* **ACTIVITY LIST**:
A - Using the passage on the global auto industry, answer each question below, one answer per line marked (i), (ii), (iii) to match:
(i) How many light vehicles is global production expected to reach in 2012?
(ii) What was global capacity utilization in 2004?
(iii) What average hourly wage/salary did the Union Bank of Switzerland report for New York?
B - Reproduce word for word the stretch of the passage on the global auto industry from "Global light vehicle" through "of all growth.".

* **SELECTED EXCERPT**:
━━━
Moreover, the auto market is mature in the North (USA, Europe, and Japan) in the sense that the market is not growing. The OEMs thus chase emerging auto markets in Eastern Europe, Latin America, and especially the high growth markets of Asia, which combine two strategic advantages: huge growth potential in the future and cheap labour costs.
Global light vehicle production (cars and vans) is expected to increase from nearly 60 million units in 2004 to 69 millions in 2012. Nearly 50 percent of this growth is expected to take place in the Asia-Pacific area, and China is forecast to get a third of all growth.
This global and uneven distribution of auto manufacturing capacity and demand for automobiles creates a tension, which makes the OEMs add additional capacity in Asia through foreign direct investments while they cut capacity in the North. The rush to Asia is strengthened by the principle of ‘follow sourcing’, meaning that the OEMs demand that their core suppliers follow them to their new destinations in order to co-operate in the new context, deliver JIT, develop and adapt products to the new markets, and build a new, cheaper, and leaner supply base.
Global capacity utilisation was 75.5 percent in 2004, at present expected to improve to 79.6 percent in 2012. North America, EU, and Japan are above the global average with North America ranking highest with 79.0 percent, followed by Asia-Pacific and EU at around 77.8 percent. Middle East and Africa are down at 53 percent. The forecast for 2012 is that North America will improve its capacity utility most; the EU will be in the middle while Asia-Pacific will only increase capacity utilisation to 79.7 percent. Improving capacity utilisation is a must in the auto industry because it is very capital intensive.
With China in the WTO, all growth countries of Asia are part of this trade area and submit to WTO regulations. Hence, the wage differentials also play a significant role for production efficiency, cost advantages through off-shoring, and export opportunities from the new locations. Wage differentials are tremendous (although they may be less than the difference between unskilled workers and CEOs in the USA). In 2003, the Union Bank of Switzerland (The Economic Council 2004 p. 127) disclosed comparative figures stating that the average hourly wage/salary (13 job categories) paid in US (New York) equalled US$15.2, 22 times higher than in India (Mumbai), nine times higher than in Thailand (Bangkok), six times higher than in China (Shanghai), five times higher than in Malaysia (Kuala Lumpur), 2½ times higher than in South Korea (Seoul) and only 10 percent higher than in Japan (Tokyo). Wage/salary differentials vary with job categories, but Indian remuneration is generally very much below that in China, as is the Thai remuneration structure.
━━━
* **DATASET ENTRIES**:
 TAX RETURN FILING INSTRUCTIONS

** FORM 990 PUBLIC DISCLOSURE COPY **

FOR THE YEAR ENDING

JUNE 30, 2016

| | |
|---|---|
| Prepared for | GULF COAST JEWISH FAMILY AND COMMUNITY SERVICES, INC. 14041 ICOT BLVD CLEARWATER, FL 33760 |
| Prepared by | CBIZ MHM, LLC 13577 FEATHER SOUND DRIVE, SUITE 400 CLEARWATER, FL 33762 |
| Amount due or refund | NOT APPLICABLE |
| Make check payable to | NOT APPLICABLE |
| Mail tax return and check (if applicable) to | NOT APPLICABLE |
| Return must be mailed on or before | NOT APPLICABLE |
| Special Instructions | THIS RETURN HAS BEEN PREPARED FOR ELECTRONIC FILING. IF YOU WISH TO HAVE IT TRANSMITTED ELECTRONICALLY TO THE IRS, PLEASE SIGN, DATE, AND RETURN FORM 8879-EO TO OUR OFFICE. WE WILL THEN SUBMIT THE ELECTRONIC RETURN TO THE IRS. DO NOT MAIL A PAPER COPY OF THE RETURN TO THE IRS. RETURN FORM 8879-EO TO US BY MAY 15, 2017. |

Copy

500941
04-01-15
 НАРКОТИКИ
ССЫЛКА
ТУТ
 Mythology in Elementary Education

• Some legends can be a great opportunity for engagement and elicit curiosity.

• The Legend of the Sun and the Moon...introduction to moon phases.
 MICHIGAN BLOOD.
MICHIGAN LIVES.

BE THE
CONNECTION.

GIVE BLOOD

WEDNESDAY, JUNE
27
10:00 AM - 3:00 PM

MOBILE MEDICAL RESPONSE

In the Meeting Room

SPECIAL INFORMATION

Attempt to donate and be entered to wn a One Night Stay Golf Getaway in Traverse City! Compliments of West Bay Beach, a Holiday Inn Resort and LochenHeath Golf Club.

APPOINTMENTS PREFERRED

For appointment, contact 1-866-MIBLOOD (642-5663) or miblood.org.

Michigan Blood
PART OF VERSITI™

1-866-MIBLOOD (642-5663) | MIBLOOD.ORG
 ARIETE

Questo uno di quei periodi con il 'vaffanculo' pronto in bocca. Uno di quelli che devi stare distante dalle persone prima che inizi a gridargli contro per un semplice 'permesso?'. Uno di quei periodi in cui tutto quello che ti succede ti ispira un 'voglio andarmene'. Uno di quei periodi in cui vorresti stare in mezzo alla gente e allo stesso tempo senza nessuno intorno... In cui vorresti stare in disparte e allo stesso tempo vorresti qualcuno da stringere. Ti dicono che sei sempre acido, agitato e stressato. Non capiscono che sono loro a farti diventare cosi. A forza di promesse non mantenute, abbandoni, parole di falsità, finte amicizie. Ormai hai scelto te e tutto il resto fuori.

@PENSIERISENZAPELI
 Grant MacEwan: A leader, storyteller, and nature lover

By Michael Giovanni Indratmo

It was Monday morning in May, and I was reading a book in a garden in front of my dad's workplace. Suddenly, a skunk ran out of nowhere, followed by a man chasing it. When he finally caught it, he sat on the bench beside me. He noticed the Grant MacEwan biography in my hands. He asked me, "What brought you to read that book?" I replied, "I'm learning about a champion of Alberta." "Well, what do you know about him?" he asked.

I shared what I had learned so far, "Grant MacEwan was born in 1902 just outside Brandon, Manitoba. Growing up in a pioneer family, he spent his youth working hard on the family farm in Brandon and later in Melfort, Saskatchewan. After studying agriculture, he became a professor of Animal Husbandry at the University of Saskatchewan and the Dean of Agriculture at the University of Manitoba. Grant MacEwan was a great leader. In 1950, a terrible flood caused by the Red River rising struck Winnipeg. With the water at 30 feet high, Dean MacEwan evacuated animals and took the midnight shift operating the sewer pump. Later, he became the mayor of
━━━
* **ANSWERS FOR THE TASKS**:
A -
(i) 69 million units
(ii) 75.5 percent
(iii) US$15.2

B -
Global light vehicle production (cars and vans) is expected to increase from nearly 60 million units in 2004 to 69 millions in 2012. Nearly 50 percent of this growth is expected to take place in the Asia-Pacific area, and China is forecast to get a third of all growth.